More than meets the eye being a family doctor

It’s the challenges of running a business and other pitfalls of a demanding job that Broadbent suspects are keeping medical school graduates from pursuing family practices.

“Essentially, it is very tough in general practice at the moment, I feel, because if it wasn’t, we’d be getting more family doctors and there wouldn’t be 900,000 patients without a family doc,” Broadbent said.

He explained it’s hard for new graduates coming out of medical school to try to learn the ins and outs of starting up a business, noting many probably can’t afford to given their student debt and they may be more inclined to seek less strenuous options.

Those include shifts in walk-in clinics or urgent primary care centres, where there are more defined hours and fewer tasks bogging them down. However, Broadbent added, work in urgent care doesn’t come with the same density of follow-up care as found in a family practice.

There is much involved with being a family doctor that the public may not realize, he told KTW.

Over the course of a day, Broadbent sees many patients, but various paperwork — such as checking and renewing medications, setting up tests and making referrals, known as “tasks” — are generated alongside those visits, which must get done, but often can’t within the work day and aren’t billable.

Broadbent accumulates hundreds of tasks each day, some taking more time to complete than others.

It’s work that Broadbent said has him at the office for hours on end, arriving home for just a few hours at the end of the work day to have dinner with his kids before returning to the office to complete tasks until nearly midnight.

“If you’re a new doctor coming through, screw it, why would you do that? If you go to [work at] an urgent care centre, you can clock in at nine, clock out at one or four and you have just a few tasks,” he said.

Dr. Cristina Liciu, the other family physician working out of Bee Well, told KTW she easily works 12 hours a day and is on call 24/7 for her clients in nursing homes.

Doctors can have as many patients as they want, but the current system doesn’t reward thoroughness, Broadbent said.

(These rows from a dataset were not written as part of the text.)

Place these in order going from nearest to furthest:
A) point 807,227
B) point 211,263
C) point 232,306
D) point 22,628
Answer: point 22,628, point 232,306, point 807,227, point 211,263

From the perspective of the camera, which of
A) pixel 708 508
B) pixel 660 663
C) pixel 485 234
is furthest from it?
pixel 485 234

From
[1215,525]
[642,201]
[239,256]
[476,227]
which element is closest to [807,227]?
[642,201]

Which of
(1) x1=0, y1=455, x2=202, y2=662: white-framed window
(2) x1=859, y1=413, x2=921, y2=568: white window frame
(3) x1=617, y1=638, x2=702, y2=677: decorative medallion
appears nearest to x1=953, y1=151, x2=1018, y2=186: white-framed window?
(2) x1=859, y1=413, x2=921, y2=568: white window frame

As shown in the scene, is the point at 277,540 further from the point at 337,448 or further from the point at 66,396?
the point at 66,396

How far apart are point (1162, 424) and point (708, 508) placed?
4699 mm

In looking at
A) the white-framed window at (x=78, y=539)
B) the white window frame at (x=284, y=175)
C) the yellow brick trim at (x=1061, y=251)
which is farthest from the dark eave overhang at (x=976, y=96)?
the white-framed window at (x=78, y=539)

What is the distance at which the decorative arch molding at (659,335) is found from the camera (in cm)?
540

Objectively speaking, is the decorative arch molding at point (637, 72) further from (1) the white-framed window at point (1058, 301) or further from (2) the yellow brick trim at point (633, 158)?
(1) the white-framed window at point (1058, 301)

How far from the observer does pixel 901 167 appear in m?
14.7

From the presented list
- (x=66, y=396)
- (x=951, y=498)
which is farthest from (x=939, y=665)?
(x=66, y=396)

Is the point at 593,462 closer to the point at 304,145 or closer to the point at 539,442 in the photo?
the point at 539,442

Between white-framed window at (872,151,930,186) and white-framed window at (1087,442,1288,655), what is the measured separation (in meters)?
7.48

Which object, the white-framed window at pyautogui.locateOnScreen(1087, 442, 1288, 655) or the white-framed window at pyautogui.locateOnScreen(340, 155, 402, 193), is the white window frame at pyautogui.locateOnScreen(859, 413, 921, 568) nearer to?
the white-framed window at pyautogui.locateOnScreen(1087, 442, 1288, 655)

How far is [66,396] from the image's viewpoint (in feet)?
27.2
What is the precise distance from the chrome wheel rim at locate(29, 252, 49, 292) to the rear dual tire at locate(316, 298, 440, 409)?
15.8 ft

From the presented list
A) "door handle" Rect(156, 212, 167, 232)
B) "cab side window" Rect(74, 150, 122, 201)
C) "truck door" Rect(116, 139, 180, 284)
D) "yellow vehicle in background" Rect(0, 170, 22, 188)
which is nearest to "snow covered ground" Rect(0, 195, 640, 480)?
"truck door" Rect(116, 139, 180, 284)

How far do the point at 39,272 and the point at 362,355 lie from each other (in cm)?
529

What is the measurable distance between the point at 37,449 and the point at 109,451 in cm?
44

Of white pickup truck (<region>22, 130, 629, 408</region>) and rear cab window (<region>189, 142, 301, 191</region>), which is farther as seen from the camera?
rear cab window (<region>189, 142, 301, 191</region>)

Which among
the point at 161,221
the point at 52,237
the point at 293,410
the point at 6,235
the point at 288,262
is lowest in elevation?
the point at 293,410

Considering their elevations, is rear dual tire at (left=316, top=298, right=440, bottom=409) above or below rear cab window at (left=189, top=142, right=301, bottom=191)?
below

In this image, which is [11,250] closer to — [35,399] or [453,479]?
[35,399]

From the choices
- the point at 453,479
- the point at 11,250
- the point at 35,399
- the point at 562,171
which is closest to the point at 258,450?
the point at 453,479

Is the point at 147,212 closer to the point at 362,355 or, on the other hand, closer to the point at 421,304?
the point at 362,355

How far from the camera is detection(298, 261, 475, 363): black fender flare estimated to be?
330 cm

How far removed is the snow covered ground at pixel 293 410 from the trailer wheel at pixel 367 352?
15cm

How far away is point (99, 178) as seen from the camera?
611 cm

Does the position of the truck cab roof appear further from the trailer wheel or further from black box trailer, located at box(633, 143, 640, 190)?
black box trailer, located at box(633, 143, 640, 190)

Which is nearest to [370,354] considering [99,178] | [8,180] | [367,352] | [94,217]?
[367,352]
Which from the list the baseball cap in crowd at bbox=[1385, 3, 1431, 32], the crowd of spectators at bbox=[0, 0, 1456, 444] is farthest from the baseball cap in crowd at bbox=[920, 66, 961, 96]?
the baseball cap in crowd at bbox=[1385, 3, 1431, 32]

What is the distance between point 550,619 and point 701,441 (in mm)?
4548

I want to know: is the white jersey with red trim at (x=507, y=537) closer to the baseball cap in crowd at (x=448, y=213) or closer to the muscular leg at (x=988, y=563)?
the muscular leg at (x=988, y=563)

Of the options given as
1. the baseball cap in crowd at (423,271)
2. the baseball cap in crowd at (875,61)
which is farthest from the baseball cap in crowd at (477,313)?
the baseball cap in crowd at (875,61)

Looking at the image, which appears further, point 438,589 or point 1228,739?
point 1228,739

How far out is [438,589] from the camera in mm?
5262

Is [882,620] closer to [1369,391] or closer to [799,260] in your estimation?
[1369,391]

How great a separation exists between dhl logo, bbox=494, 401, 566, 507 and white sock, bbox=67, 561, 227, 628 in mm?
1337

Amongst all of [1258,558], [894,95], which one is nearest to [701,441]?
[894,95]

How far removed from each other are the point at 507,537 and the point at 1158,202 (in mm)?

“You get penalized for doing good work,” he said, noting billing is the same for a visit that takes 10 minutes as it is for visits that are more complex and require more time for tasks.

“Essentially, if you do a good job, you lose money,” he said.

“[But] I’m not going to change my standards. You want to treat people how you want to be treated yourself, what you’d expect for your family, and I want the best for my patients.”

Broadbent feels billing is a big issue, especially for new doctors just starting out of school, noting running your own practice means no indemnity or extended health benefits or holiday pay, not to mention the third of earnings that goes to overhead and is taxed.

Broadbent said there is little an organization like Interior Health can do to help the situation, as changes to alleviate issues would have to come from provincial legislation.

“Where there’s a will, there’s a way,” Broadbent said. “Family physicians are in crisis.”